==== Text to read ====

Bauer is Professor for Islamic Studies at the University of Münster, Germany. He explains in his book that Arabs, Turks, and Persians were very much fond of all kinds and levels of ambiguity, something which seems not to be compatible with ideologies, and something which comes as a surprise. In fact, in particular Islam is described in the 21st century as intolerant, fundamentalist, relentless. Bauer does away with the myths of an unambiguous final version of the Qur’an, explains why the rashidun Caliphs of the 7th century intentionally avoided diacritical marks, thus allowing for different meanings of a text which is to be recited anyway. The writing was always used only as aide-mémoire.

====

# Task instructions:
1. Reproduce the stretch of the passage on Bauer's book from "Bauer is Professor" through "only as aide-mémoire.".
2. For each statement, say yes or no according to the passage on Bauer's book, and quote the words that decide it.
(a) Bauer holds a professorship at the University of Münster.
(b) The rashidun Caliphs added diacritical marks so that a text would have only one meaning.
(c) The writing was used only as an aide-mémoire.
3. In the passage on Bauer's book, which peoples were fond of all kinds and levels of ambiguity?

==== Material shown ====

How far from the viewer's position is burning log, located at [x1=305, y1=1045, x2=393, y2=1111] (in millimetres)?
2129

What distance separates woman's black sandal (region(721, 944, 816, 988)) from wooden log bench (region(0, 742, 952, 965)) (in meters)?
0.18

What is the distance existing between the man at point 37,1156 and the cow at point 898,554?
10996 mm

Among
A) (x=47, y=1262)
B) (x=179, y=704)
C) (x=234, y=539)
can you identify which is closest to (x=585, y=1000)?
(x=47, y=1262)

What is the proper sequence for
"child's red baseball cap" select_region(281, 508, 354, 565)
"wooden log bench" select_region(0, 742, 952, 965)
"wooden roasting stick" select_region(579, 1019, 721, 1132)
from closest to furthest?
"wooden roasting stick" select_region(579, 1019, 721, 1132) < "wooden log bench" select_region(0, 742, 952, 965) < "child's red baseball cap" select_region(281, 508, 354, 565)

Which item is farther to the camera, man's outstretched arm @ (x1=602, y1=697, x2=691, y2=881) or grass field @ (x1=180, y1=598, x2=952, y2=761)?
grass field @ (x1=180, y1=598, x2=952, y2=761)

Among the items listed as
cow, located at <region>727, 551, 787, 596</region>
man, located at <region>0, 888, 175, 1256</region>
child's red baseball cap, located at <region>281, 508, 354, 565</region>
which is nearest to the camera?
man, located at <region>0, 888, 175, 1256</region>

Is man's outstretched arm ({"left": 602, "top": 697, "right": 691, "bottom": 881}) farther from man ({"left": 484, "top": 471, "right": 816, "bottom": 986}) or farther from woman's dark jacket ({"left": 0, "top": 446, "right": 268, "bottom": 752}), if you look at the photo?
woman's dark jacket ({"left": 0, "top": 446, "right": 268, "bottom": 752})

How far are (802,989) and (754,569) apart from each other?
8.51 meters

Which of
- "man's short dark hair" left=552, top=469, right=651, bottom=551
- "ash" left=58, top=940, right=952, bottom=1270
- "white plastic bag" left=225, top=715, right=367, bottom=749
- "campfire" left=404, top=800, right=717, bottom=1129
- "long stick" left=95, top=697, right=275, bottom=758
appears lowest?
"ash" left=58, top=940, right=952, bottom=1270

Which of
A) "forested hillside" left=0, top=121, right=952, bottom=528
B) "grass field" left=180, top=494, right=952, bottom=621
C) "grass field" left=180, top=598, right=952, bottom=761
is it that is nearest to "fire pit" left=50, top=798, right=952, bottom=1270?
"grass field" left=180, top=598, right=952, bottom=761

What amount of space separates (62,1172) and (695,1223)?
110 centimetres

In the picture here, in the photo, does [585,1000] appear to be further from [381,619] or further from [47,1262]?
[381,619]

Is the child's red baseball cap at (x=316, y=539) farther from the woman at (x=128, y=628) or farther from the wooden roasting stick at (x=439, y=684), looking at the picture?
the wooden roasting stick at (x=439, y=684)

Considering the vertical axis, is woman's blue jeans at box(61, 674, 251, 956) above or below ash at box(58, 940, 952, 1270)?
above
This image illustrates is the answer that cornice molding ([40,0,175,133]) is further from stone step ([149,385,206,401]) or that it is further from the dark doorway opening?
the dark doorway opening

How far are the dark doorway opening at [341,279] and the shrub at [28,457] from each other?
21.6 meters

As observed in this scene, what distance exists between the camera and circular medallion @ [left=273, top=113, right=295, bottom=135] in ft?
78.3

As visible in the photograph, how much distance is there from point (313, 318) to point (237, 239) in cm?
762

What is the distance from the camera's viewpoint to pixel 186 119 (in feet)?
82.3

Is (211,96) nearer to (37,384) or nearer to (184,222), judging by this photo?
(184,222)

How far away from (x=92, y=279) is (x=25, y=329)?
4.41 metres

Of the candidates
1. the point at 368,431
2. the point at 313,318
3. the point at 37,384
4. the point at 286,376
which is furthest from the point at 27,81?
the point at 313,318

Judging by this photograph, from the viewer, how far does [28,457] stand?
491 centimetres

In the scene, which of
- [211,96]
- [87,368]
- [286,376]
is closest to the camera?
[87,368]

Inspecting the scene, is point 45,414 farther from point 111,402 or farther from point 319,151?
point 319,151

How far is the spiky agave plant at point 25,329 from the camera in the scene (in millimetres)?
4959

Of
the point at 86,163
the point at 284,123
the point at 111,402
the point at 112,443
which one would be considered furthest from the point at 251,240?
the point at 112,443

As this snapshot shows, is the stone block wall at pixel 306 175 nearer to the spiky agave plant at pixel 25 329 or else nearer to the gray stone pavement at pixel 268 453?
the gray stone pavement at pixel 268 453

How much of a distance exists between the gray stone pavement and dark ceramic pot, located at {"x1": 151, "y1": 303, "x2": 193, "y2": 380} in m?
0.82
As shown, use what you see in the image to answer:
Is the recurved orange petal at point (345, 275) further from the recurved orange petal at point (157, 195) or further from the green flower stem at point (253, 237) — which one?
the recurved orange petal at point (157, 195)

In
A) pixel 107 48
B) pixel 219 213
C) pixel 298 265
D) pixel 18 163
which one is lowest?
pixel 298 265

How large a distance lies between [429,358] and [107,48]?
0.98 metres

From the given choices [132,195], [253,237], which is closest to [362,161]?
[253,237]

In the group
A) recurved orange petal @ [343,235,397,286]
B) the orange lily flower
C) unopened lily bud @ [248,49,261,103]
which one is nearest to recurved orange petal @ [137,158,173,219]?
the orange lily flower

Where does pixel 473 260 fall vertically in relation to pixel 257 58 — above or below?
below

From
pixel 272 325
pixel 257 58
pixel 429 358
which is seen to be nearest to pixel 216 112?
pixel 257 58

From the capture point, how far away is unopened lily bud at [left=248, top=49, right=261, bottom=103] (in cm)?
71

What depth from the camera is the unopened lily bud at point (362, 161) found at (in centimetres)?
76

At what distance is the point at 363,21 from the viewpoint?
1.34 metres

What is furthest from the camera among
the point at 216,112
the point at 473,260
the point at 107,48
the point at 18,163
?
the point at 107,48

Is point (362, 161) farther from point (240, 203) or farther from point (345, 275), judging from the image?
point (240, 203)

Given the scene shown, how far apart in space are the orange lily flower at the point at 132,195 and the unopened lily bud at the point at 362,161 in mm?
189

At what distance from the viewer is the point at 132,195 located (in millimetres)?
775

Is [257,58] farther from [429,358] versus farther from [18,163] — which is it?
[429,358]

====

# Final results:
1.
Bauer is Professor for Islamic Studies at the University of Münster, Germany. He explains in his book that Arabs, Turks, and Persians were very much fond of all kinds and levels of ambiguity, something which seems not to be compatible with ideologies, and something which comes as a surprise. In fact, in particular Islam is described in the 21st century as intolerant, fundamentalist, relentless. Bauer does away with the myths of an unambiguous final version of the Qur’an, explains why the rashidun Caliphs of the 7th century intentionally avoided diacritical marks, thus allowing for different meanings of a text which is to be recited anyway. The writing was always used only as aide-mémoire.

2.
(a) Yes: "Bauer is Professor for Islamic Studies at the University of Münster, Germany."
(b) No: "explains why the rashidun Caliphs of the 7th century intentionally avoided diacritical marks, thus allowing for different meanings of a text"
(c) Yes: "The writing was always used only as aide-mémoire."

3. Arabs, Turks, and Persians.